GRP78: History

Immunofluorescent detection of GRP78 in mouse fibroblast cells using using Anti-GRP78 (3G12-1G11) monoclonal antibody at 1:100
In recent times, HSPs have been classified into various subgroups according to their molecular mass. Grp78, also known as BiP (immunoglobulin heavy-chain binding protein), is a member of the HSP70 family of molecular chaperones.

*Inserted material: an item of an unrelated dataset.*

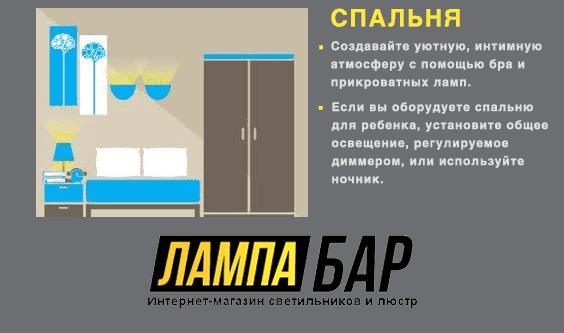 Как выбрать светильник инфографика 8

Members of this family were originally characterized as being up-regulated in prokaryotes in response to cellular stress 20. Grp78/BiP was identified in the late 1970s in connection with further chaperones as intracellular polypeptide induced by glucose deprivation 21-23. In the same decade, Grp78/BiP was found as being up-regulated in cells transformed by avian sarcoma viruses 23-25. The functional gene of human Grp78/BiP has been isolated and characterized later on by Ting et al. 26. The up-regulation of the Grp78/BiP protein during infection with the paramyxovirus simian virus 5 (SV5) was defined to be caused by the flux of synthesis of the hemagglutinin-neuraminidase (HN) glycoprotein in the early 1990s 27. Studies within the same decade revealed the release of Grp78/BiP from the ER to other cellular compartments, including secretory granules, plasma membranes, and the extracellular milieu 28.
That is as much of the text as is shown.